Il traghetto per Genova ha mollato gli ormeggi e cerca a naso di bussola la rotta nell'invisibilità del Golfo. Il contrabbandiere del Garraffello, cuore depauperato del mercato della Vucciria, ha sistemato il cartone umido delle sigarette a richiamo. Si ripara sotto i teloni di altri contrabbandi, commestibili e fuori legge per inadempienza igienica. Avvampano intestini di vitellino, rosolano milze nella sugna. E il fumo a ghirlanda vince la gravità della pioggia, si alza e segue di slancio le correnti dei vicoli.

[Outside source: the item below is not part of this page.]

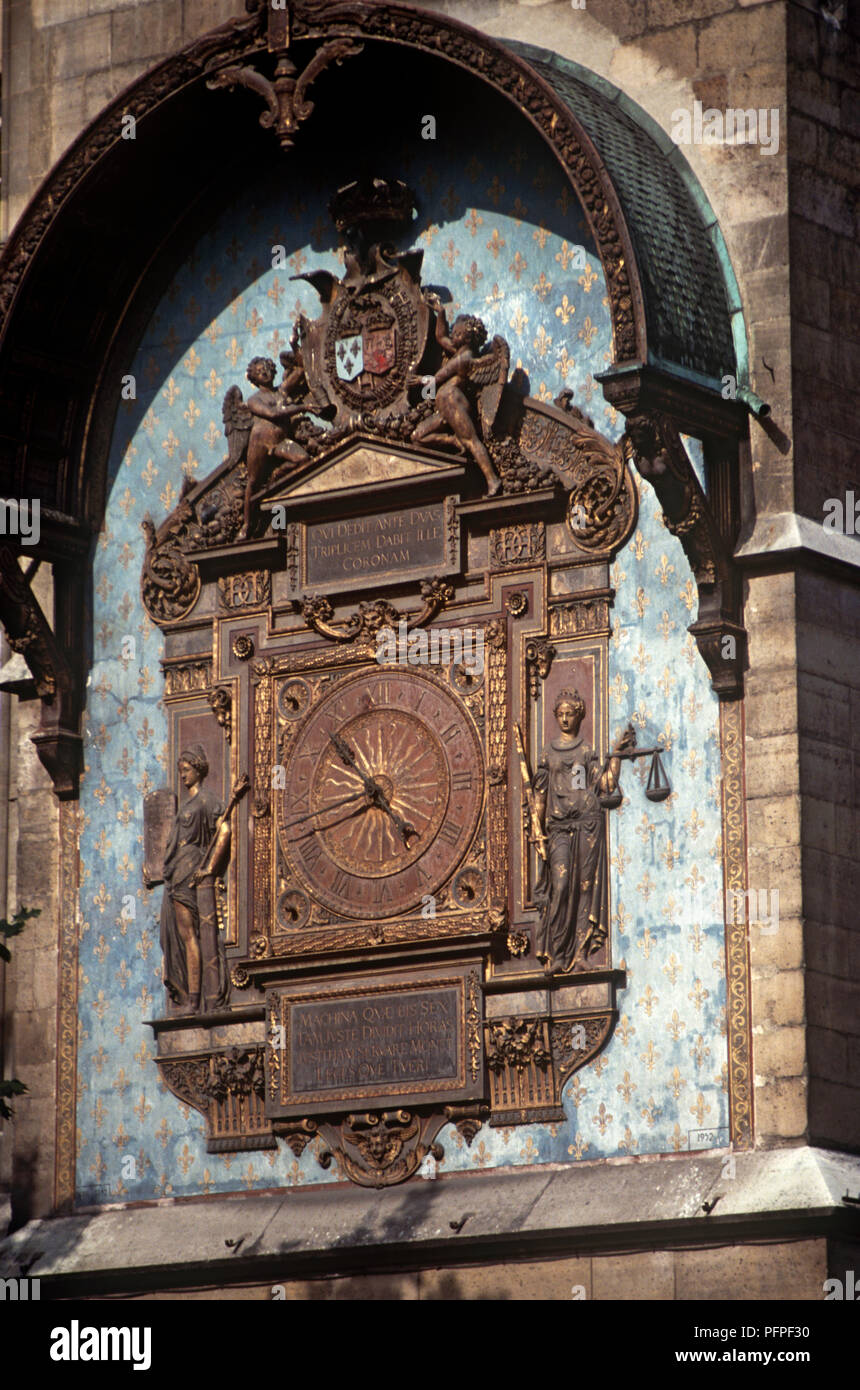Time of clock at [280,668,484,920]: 4:42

E tra quegli odori che prendono agli occhi, che camuffano i fetori di fogna e di pesce abbandonato, il contrabbandiere avverte il profumo del tufo spaccato, la crepa nella compattezza umida dell'aria, il tonfo cardiaco del palazzo suicida che geme, scricchiola e si contorce.

Il contrabbandiere ha riconosciuto i segni delle catastrofi ripetute della città vecchia, i codici delle premonizioni indiscutibili. Messaggi in chiaro per tutti coloro che sono pericolanti e incerti, vacillanti e insicuri, per nascita o edificazione.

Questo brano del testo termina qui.